L’Opéra-Comique cherche sa voie, ou plutôt il essaie et tâtonne en attendant d’engager sa partie, car pour ce théâtre la voie est dès longtemps trouvée, il ne s’agit que de savoir s’y maintenir, chose d’ailleurs moins facile qu’on ne croit, vu que, si le genre ne manque pas, ce sont les auteurs et les chanteurs qui aujourd’hui manquent au genre. Ce serait bien singulièrement apprécier la situation que de vouloir introduire ce qu’on est convenu de notre temps d’appeler de grandes réformes dans un théâtre où, quand le mauvais sort cherche à faire des siennes, une reprise bien organisée du Pré aux Clercs, de Zampa ou de Fra Diavolo a suffi et suffira toujours à le conjurer. Les théories tapageuses n’ont ici rien à voir, l’Opéra-Comique est un coin de terre privilégié où, grâce à Dieu, n’a point cours ce progrès dont partout on nous assomme; sa route, à lui, c’est la routine, qu’il ne l’oublie pas et laisse dire les mécontens, qui, en pareille matière, peuvent bien être un public, mais assurément ne sont pas le public. Les Dragons de Villars, Mignon, Lara, voilà pour le moment la vraie note : ni trop ni trop peu.
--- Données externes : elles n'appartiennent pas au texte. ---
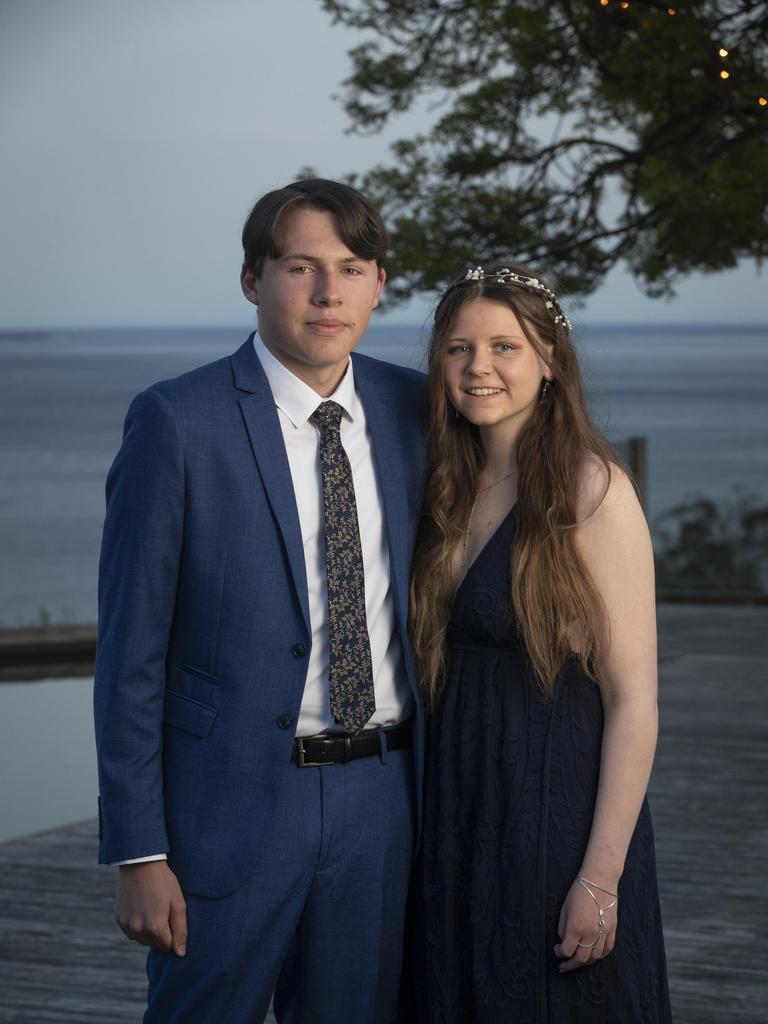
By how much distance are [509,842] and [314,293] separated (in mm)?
911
Entre l’Académie impériale et les Bouffes-Parisiens, il y a certes assez d’espace pour se donner ses coudées franches; mais, s’il fallait absolument pencher d’un côté, mieux vaudrait encore que ce fût du côté de la rue Le Peletier. Gardons-nous surtout de l’opérette et de son affreuse contagion, tenons-nous à égale distance et de la cascade et du genre exclusivement ennuyeux : ni Robinson Crusoé ni Déa. Si nous étions directeur de l’Opéra-Comique, nous ne voudrions pas d’autre programme. Sans aller aussi loin que Pascal, qui, après avoir écouté tout au long un beau chef-d’œuvre de tragédie classique, se demandait : « Qu’est-ce que cela prouve ? » il nous est souvent arrivé, en voyant tel ouvrage que l’on représente, de nous dire : A quoi bon jouer de pareilles choses?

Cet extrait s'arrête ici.